Problem statement. If anything in the data looks odd, keep it anyway and write the whole listing out unchanged.

=== Begin Enclosure ===

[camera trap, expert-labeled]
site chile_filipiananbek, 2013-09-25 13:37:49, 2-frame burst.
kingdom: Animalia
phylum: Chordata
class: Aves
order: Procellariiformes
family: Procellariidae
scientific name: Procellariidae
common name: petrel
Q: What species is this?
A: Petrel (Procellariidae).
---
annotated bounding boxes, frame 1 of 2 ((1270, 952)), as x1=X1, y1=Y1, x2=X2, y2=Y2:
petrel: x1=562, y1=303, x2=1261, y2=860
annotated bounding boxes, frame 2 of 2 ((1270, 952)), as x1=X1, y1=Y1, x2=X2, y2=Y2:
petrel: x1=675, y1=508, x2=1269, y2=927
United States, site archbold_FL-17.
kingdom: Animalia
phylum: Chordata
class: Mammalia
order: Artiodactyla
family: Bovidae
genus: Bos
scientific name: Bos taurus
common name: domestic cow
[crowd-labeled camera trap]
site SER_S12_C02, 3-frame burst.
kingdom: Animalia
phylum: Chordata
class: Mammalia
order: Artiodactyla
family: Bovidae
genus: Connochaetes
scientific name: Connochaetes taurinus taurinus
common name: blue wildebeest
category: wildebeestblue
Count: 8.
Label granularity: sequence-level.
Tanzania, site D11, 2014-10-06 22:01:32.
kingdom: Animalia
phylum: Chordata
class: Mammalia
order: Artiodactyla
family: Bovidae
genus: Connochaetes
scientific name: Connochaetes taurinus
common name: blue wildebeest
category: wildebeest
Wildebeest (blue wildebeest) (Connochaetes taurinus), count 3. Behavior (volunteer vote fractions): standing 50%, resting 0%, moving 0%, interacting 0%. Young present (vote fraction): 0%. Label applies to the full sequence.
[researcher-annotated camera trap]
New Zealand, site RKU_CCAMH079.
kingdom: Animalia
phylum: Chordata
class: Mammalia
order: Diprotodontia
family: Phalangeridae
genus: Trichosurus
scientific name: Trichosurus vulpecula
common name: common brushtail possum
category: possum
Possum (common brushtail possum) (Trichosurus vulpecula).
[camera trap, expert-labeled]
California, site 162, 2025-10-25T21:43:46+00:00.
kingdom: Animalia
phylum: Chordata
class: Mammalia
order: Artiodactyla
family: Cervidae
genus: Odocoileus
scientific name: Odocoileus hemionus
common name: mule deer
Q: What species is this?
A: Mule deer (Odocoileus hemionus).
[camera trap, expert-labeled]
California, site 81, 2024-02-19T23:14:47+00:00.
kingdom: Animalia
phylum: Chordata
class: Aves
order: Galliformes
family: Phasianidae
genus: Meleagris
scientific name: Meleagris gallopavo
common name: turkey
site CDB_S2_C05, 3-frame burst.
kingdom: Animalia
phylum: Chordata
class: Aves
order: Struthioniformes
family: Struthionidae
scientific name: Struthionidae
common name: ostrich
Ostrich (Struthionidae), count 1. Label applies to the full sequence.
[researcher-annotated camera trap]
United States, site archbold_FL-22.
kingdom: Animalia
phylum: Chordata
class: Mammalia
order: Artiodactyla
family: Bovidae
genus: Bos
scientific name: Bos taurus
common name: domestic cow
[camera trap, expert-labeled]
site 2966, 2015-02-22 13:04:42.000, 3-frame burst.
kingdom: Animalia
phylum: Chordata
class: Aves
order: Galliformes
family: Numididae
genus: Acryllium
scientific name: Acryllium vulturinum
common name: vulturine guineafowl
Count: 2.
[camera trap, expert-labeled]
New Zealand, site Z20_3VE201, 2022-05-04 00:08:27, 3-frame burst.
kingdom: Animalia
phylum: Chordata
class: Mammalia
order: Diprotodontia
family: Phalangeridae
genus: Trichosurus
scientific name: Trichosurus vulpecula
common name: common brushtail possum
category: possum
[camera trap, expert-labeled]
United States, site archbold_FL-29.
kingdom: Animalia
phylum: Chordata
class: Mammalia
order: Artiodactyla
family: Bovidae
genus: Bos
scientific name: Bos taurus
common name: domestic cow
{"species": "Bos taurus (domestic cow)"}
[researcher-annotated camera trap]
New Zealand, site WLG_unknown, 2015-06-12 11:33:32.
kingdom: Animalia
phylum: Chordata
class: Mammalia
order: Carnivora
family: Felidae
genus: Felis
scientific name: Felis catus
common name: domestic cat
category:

=== End Enclosure ===

Written reply.
[camera trap, expert-labeled]
site chile_filipiananbek, 2013-09-25 13:37:49, 2-frame burst.
kingdom: Animalia
phylum: Chordata
class: Aves
order: Procellariiformes
family: Procellariidae
scientific name: Procellariidae
common name: petrel
Q: What species is this?
A: Petrel (Procellariidae).
---
annotated bounding boxes, frame 1 of 2 ((1270, 952)), as x1=X1, y1=Y1, x2=X2, y2=Y2:
petrel: x1=562, y1=303, x2=1261, y2=860
annotated bounding boxes, frame 2 of 2 ((1270, 952)), as x1=X1, y1=Y1, x2=X2, y2=Y2:
petrel: x1=675, y1=508, x2=1269, y2=927
United States, site archbold_FL-17.
kingdom: Animalia
phylum: Chordata
class: Mammalia
order: Artiodactyla
family: Bovidae
genus: Bos
scientific name: Bos taurus
common name: domestic cow
[crowd-labeled camera trap]
site SER_S12_C02, 3-frame burst.
kingdom: Animalia
phylum: Chordata
class: Mammalia
order: Artiodactyla
family: Bovidae
genus: Connochaetes
scientific name: Connochaetes taurinus taurinus
common name: blue wildebeest
category: wildebeestblue
Count: 8.
Label granularity: sequence-level.
Tanzania, site D11, 2014-10-06 22:01:32.
kingdom: Animalia
phylum: Chordata
class: Mammalia
order: Artiodactyla
family: Bovidae
genus: Connochaetes
scientific name: Connochaetes taurinus
common name: blue wildebeest
category: wildebeest
Wildebeest (blue wildebeest) (Connochaetes taurinus), count 3. Behavior (volunteer vote fractions): standing 50%, resting 0%, moving 0%, interacting 0%. Young present (vote fraction): 0%. Label applies to the full sequence.
[researcher-annotated camera trap]
New Zealand, site RKU_CCAMH079.
kingdom: Animalia
phylum: Chordata
class: Mammalia
order: Diprotodontia
family: Phalangeridae
genus: Trichosurus
scientific name: Trichosurus vulpecula
common name: common brushtail possum
category: possum
Possum (common brushtail possum) (Trichosurus vulpecula).
[camera trap, expert-labeled]
California, site 162, 2025-10-25T21:43:46+00:00.
kingdom: Animalia
phylum: Chordata
class: Mammalia
order: Artiodactyla
family: Cervidae
genus: Odocoileus
scientific name: Odocoileus hemionus
common name: mule deer
Q: What species is this?
A: Mule deer (Odocoileus hemionus).
[camera trap, expert-labeled]
California, site 81, 2024-02-19T23:14:47+00:00.
kingdom: Animalia
phylum: Chordata
class: Aves
order: Galliformes
family: Phasianidae
genus: Meleagris
scientific name: Meleagris gallopavo
common name: turkey
site CDB_S2_C05, 3-frame burst.
kingdom: Animalia
phylum: Chordata
class: Aves
order: Struthioniformes
family: Struthionidae
scientific name: Struthionidae
common name: ostrich
Ostrich (Struthionidae), count 1. Label applies to the full sequence.
[researcher-annotated camera trap]
United States, site archbold_FL-22.
kingdom: Animalia
phylum: Chordata
class: Mammalia
order: Artiodactyla
family: Bovidae
genus: Bos
scientific name: Bos taurus
common name: domestic cow
[camera trap, expert-labeled]
site 2966, 2015-02-22 13:04:42.000, 3-frame burst.
kingdom: Animalia
phylum: Chordata
class: Aves
order: Galliformes
family: Numididae
genus: Acryllium
scientific name: Acryllium vulturinum
common name: vulturine guineafowl
Count: 2.
[camera trap, expert-labeled]
New Zealand, site Z20_3VE201, 2022-05-04 00:08:27, 3-frame burst.
kingdom: Animalia
phylum: Chordata
class: Mammalia
order: Diprotodontia
family: Phalangeridae
genus: Trichosurus
scientific name: Trichosurus vulpecula
common name: common brushtail possum
category: possum
[camera trap, expert-labeled]
United States, site archbold_FL-29.
kingdom: Animalia
phylum: Chordata
class: Mammalia
order: Artiodactyla
family: Bovidae
genus: Bos
scientific name: Bos taurus
common name: domestic cow
{"species": "Bos taurus (domestic cow)"}
[researcher-annotated camera trap]
New Zealand, site WLG_unknown, 2015-06-12 11:33:32.
kingdom: Animalia
phylum: Chordata
class: Mammalia
order: Carnivora
family: Felidae
genus: Felis
scientific name: Felis catus
common name: domestic cat
category:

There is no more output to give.